Everybody Hates a Critic: 250 Word Flash Fiction Contest

Terry Griggs’s new comic-noir biblio-mystery Thought You Were Dead begins with a literary critic found under a hedge with a knife in his head. Literary revenge is the culprit. The literary world, especially the Canadian literary world, can be a small, spiteful – and occasionally murderous – place. Character assassinations abound, books are regularly murdered in the (shrinking) book pages across our fair land, while others are smothered with damningly faint praise.
Do you bear the scars of CanLit’s internecine wars? Have you spent a small fortune on postage with only a drawerful of rejection slips to show for it? Has the world been slow to recognize your talent? Then, dear reader, this contest is for you.

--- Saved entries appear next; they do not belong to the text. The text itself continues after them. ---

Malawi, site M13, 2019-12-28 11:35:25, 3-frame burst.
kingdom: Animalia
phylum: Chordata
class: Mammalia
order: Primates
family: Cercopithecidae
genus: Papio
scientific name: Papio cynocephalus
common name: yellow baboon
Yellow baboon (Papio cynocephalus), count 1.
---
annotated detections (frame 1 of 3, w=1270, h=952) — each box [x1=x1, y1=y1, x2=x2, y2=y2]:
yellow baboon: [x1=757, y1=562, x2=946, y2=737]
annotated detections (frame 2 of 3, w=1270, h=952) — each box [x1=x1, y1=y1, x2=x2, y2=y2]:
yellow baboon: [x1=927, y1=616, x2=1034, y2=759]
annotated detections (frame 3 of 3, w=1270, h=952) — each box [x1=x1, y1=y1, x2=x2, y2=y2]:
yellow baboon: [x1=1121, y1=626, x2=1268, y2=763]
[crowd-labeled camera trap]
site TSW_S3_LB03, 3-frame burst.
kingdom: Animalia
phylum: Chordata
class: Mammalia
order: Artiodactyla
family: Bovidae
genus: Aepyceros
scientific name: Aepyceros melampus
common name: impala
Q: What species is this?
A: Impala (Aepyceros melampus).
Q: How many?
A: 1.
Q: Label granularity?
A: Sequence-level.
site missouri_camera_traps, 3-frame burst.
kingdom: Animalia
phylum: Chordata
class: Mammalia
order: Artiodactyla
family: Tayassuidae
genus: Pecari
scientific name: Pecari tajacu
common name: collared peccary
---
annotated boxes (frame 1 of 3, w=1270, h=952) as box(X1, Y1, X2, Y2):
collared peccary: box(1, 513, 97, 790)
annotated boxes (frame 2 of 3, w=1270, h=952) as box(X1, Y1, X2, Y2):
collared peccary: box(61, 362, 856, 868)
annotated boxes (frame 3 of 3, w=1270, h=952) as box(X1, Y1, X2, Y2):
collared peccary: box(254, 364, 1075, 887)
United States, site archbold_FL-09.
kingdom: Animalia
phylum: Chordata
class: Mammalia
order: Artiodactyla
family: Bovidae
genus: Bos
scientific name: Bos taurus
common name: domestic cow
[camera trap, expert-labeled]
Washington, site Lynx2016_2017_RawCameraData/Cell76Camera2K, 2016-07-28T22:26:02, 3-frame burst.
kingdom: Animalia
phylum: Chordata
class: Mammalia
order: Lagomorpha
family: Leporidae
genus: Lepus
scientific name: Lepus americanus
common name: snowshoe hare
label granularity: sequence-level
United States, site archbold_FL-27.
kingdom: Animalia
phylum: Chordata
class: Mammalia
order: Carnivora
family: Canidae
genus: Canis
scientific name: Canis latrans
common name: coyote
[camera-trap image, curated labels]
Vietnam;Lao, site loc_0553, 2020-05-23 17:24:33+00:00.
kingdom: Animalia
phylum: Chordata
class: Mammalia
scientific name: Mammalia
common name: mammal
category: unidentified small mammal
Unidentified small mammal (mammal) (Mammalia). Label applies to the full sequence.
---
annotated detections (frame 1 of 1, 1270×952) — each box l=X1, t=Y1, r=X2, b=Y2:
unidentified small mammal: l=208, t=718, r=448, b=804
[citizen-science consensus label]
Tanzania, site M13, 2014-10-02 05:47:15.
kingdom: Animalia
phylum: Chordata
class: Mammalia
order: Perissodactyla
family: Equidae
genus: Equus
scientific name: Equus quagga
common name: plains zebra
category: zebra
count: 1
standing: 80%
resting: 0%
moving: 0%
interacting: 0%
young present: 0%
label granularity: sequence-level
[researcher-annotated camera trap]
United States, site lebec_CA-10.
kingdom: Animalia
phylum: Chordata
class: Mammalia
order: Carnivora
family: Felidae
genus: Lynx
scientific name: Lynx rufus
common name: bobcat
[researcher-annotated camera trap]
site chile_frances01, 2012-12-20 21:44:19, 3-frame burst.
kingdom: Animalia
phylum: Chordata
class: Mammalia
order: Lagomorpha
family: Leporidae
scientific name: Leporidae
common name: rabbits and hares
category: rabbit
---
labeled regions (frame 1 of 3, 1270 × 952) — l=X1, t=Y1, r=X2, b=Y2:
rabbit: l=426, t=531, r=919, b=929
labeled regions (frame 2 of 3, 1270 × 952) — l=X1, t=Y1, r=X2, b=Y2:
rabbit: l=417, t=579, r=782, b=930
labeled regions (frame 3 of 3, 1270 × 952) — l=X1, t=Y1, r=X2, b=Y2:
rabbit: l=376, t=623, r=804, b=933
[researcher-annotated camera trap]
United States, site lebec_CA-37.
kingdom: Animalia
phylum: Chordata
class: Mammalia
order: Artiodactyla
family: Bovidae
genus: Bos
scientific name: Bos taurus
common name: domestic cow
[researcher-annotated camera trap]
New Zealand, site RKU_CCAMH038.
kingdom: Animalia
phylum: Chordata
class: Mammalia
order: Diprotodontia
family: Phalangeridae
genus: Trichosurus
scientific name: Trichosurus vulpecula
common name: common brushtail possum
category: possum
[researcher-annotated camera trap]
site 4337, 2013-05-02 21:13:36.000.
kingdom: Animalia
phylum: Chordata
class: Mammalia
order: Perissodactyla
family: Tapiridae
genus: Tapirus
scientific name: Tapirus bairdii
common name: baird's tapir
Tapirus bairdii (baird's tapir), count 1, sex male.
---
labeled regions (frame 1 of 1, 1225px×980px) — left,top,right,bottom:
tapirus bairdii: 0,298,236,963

To celebrate the launch of Terry Griggs’s new novel, Biblioasis and Seen Reading are teaming up to help you unleash the murder we know is in your heart, with a Revenge-Lit contest. Pen a flash fiction of 250 words or so (though, in truth, no one is likely to count them) on the (fictional) literary critic whose body once filled the chalk outline, and what he did to get there, and send it by June 12th to revengelit@gmail.com. The best of the entries will be published as they are received at RevengeLit.blogspot.com. The winning entry will:
1) Receive a one hundred dollar cash prize
2) Be published in a forthcoming issue of CNQ: Canadian Notes & Queries
3) A Biblioasis press catalogue of in-print trade titles (approx. 40 books, retail value approx. $1000.00)
Entries to be judged by Dan Wells, Julie Wilson and Terry Griggs.